__Metinle İlgili Sorular__.
a: Lütfen metindeki “Yurtta kendimi gösterebileceğim alanlar” diye başlayan paragrafı, ana bilgilerini koruyarak kısa bir madde listesine dönüştürün.
b: Metnin “Yurtta kendimi gösterebileceğim” sözleriyle başlayıp “düşünüp mutlu olurdum.” sözlerine kadar süren kısmını hiçbir değişiklik yapmadan yazın.

4 Nisan 2014

Edith Piaf-Sous le ciel de Paris



Nasıl ve neden olduğunu hatırlamadığım birisi vardı ortaokul yıllarında. Sanırım aşkın içerisindeki o acı tadı ilk defa burada tattım. Kız ve Erkek yurtları farklı binalardaydı ama yemek saatleri sonrasında o ışıkların bir türlü aydınlatamadığı karanlık sahalardaki yarım saatlik arada karşılaşırdık. Sürekli onu gözetlememe rağmen hatunun görüş alanına bir türlü giremedim. Fark ettiremedim kendimi. Önüne sevmediğim çocuğa dalaşıp kavga ettim, olay yerini iki dakikada terk etti. Önünden çarparak hızlıca koştum, kim bu ayı diye bakmadı. Ona çarpan ayıya daldım, arkasına bile bakmadan yürüdü gitti. Ne yaptıysam “Ben buradayım” diyemedim bir türlü. 

Yurtta bir ara moda olan futbol topunu karşıda kalabalık bir şekilde kümelenen kızlara karşı volelemeyi fırsat bildim ilk. Naylon topu alıp şöyle bir havaya bırakıp gelişine tam da onun yüzüne doğru sert bir vole çaktım. Pis oturdu yüzüne ve acıyla karışık bana baktı. Ben ona baktım. O tekrardan bana dik dik baktı. Çok asil durdu acıya karşı. Gönlümüze katmıştık çoktan ama o gün acıyla karışık hüzünlü yüzüne bakınca bir kez daha aşık oldum çünkü çıt çıkarmadan geçip gitti önümden. İşi bu noktaya getirmeyebilirdik belki ama bana başka seçenek bırakmadı. Bir şekilde dokunmalıydım ona, tanıtmalıydım kendimi öyle ya da böyle. 

O gün bir başka uyudum, bana acıyla karışık tiksinme barındıran ifadeyle bakışını hep aklıma getirdim. Yüzümde bir gülümseme. O anda sadece bana baktığını düşündükçe sabahı zor ettim. Kalabalık yurt çocukları korosunda onun için diğer herkesten çok daha farklı bir konumdaydım. Artık ben onun için herhangi birisi değil, yüzüne sağlam bir vole ile topu yapıştıran o geri zekalı çocuktum. Onunla olan ilk iletişimim buydu. 

Yurtta kendimi gösterebileceğim alanlar mevcuttu. Matematik söz konusu olduğunda herkes bana gelirdi lakin o benden bir sınıf yukarıda olduğundan çakışmıyor, havamı atamıyordum burada. Tam anlamıyla kahraman olduğum futbol maçlarını izlemez, üst katta olan kavgalarda önüme geleni dövmüş olmamı da göremezdi ama bu ortamın dışarıda yarattığı havayı sezinlediğini düşünüp mutlu olurdum.

__Sağlanan Malzeme__.
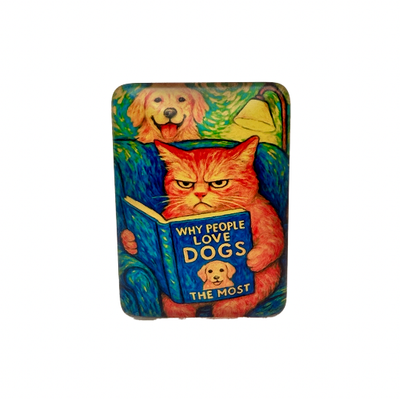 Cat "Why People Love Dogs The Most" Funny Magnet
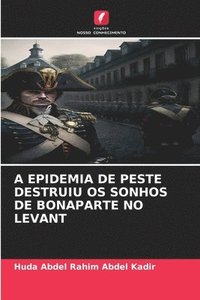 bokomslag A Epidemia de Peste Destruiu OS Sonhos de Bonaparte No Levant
==
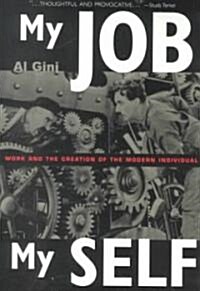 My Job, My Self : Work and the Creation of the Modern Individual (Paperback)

__Alıştırma Cevapları__.
a:
- Yurtta kendimi gösterebileceğim alanlar vardı.
- Matematikte herkes bana gelirdi ama o benden bir sınıf yukarıda olduğu için bu konuda ona havamı atamıyordum.
- Kahramanı olduğum futbol maçlarını izlemezdi.
- Üst kattaki kavgalarda önüme geleni dövdüğümü de göremezdi.
- Yine de bunların dışarıda yarattığı havayı sezdiğini düşünüp mutlu olurdum.

b:
Yurtta kendimi gösterebileceğim alanlar mevcuttu. Matematik söz konusu olduğunda herkes bana gelirdi lakin o benden bir sınıf yukarıda olduğundan çakışmıyor, havamı atamıyordum burada. Tam anlamıyla kahraman olduğum futbol maçlarını izlemez, üst katta olan kavgalarda önüme geleni dövmüş olmamı da göremezdi ama bu ortamın dışarıda yarattığı havayı sezinlediğini düşünüp mutlu olurdum.